Fasting is the practice of abstaining from something, like food, to focus more on one’s relationship with God. Paired with prayer, fasting typically happens when people seek wisdom from God, ask for His hand to move, or seek a deeper communion with Him. Let’s look at this example of fasting from the Book of Daniel:
“Then Daniel said to the steward whom the chief of the eunuchs had assigned over Daniel, Hananiah, Mishael, and Azariah, “Test your servants for ten days; let us be given vegetables to eat and water to drink. Then let our appearance and the appearance of the youths who eat the king’s food be observed by you, and deal with your servants according to what you see.”
– Daniel 1:11–13
Having been taken from his homeland, the prophet Daniel is faced with a difficult decision: He can either forsake his God and indulge in the new, lavish Babylonian lifestyle, or he can remember the Lord and choose a different path. Daniel chooses the different path. He chooses to fast.
Daniel isn’t alone in his choice to fast. Esther fasts when she plans to speak boldly to the king. Jesus fasts before he begins his earthly ministry. Fasting is a practice that symbolically declares to God that we are utterly dependent on him and our spiritual nourishment is greater than our physical sustenance.
The practice of fasting has also been deployed throughout church history as a means to enrich believers’ relationships with Christ. Disciplines like fasting shape our hearts and help us focus on the God – even in the midst of extreme distractions.

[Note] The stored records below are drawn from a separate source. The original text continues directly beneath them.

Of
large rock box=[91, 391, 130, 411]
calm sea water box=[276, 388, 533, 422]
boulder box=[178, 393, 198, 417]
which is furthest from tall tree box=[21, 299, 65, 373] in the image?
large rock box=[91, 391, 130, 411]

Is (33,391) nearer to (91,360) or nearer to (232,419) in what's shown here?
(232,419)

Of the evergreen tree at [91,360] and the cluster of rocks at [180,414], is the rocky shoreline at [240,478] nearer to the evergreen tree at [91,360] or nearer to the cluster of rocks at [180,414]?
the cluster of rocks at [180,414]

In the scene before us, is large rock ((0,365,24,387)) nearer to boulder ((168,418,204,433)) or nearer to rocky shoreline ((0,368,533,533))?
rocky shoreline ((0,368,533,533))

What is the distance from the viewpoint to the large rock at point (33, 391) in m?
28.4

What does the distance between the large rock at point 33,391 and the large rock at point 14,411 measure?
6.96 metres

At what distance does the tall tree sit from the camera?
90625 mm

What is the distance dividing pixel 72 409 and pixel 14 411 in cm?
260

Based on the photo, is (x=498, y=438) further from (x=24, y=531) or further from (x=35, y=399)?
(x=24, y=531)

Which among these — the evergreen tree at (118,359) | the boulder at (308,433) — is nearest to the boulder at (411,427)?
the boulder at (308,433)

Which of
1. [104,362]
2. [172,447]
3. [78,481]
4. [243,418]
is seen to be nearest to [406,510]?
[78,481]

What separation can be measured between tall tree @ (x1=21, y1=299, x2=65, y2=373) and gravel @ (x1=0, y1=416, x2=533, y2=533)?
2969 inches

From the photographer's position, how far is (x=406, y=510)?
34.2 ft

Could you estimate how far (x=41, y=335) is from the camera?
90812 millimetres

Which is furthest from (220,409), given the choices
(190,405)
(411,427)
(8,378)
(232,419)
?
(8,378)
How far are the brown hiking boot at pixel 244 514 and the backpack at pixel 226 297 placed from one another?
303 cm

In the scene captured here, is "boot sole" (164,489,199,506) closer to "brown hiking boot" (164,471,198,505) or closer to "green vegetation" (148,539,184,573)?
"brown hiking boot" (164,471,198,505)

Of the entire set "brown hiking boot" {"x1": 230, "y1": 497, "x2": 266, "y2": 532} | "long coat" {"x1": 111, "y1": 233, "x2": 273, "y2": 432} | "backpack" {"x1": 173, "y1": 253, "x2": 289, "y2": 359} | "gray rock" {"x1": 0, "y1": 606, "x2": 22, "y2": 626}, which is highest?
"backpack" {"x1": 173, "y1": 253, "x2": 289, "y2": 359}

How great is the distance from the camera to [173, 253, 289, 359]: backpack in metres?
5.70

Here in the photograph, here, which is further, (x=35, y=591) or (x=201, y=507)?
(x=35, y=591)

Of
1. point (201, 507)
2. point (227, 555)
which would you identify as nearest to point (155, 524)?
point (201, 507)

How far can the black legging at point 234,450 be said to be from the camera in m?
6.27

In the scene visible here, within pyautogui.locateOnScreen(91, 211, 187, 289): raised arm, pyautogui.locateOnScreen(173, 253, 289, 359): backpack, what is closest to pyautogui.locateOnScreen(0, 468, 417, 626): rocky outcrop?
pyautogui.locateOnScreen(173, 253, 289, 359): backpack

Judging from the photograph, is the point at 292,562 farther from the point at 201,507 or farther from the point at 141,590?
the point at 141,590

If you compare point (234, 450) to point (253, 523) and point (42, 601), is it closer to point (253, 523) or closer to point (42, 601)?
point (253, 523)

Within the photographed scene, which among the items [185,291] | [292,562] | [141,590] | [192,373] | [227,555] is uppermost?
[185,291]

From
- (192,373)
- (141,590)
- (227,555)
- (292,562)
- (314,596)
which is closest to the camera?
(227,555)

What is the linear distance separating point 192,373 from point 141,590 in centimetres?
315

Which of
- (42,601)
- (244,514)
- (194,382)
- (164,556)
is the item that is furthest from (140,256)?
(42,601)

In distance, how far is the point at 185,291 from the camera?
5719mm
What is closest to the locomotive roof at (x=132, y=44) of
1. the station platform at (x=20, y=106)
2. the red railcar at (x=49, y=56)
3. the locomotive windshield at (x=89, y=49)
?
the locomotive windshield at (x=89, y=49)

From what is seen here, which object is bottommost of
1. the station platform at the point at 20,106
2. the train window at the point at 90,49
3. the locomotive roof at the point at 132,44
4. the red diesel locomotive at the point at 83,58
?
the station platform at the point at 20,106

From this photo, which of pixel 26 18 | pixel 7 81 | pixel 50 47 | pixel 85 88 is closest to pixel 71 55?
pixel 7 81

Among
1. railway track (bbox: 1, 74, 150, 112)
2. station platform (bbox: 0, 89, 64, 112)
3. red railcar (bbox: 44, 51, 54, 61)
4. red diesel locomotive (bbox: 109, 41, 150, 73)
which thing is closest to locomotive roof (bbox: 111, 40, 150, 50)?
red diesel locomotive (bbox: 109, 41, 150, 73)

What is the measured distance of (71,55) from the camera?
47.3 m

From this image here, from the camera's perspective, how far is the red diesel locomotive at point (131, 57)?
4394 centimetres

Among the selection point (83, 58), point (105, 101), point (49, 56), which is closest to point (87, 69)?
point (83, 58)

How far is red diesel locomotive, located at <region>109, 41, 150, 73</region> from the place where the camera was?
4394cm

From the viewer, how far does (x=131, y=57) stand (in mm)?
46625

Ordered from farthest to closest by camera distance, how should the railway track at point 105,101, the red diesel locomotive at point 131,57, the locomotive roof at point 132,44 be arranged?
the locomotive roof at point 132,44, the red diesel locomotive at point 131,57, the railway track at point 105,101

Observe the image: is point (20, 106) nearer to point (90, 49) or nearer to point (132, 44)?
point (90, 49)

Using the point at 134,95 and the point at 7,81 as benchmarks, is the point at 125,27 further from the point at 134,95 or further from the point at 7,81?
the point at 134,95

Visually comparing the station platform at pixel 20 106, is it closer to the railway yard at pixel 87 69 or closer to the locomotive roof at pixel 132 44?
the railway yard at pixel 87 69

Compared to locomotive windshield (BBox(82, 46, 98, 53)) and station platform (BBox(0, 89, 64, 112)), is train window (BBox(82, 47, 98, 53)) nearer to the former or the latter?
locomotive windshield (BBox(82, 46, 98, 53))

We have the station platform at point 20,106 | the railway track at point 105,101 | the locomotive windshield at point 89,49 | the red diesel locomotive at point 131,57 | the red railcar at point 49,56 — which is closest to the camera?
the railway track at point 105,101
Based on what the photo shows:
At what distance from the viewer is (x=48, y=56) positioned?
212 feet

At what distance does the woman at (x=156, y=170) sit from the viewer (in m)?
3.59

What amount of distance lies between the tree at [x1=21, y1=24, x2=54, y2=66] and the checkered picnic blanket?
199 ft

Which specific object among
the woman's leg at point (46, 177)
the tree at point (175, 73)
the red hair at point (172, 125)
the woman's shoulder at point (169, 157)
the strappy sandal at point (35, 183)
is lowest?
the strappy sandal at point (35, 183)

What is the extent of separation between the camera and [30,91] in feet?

For us today, fasting is a discipline that we may utilize in particular seasons or practice as part of a regular life rhythm. Fasting is most commonly associated with complete abstinence from food; however, it’s not the only way we fast. Daniel restricts his diet to show God’s glory is greater than the rich delicacies of the King of Babylon. Esther restricts her diet to only water. Jesus completely abstains from anything for forty days during his fast in the desert. Options also include fasting during the day and fasting during certain meals.
Alternatively, you may abstain from certain types of food, like caffeine or sugar, for longer periods of time. Similarly, you might choose to fast from social media, television/streaming shows, or watching sports.
It’s important to note that fasting is not a practice to take lightly and there are some who should not practice it in regard to food. If you haven’t fasted before, you should start with restricting your diet for a short period time and build into fasting from more items. For example, skip your regular coffee for a few days and spend more time in prayer each morning. Eventually you might develop the ability to fast from a meal or two or even for an entire day. However, it takes time to develop this discipline wisely. Also, those suffering with eating disorders or other health concerns should consult a physician before practicing this discipline in regard to food.
Fasting is a helpful tool, but the goal of all of life is to glorify God. As you prayerfully consider fasting, point your eyes to Jesus and offer your worship to Him alone.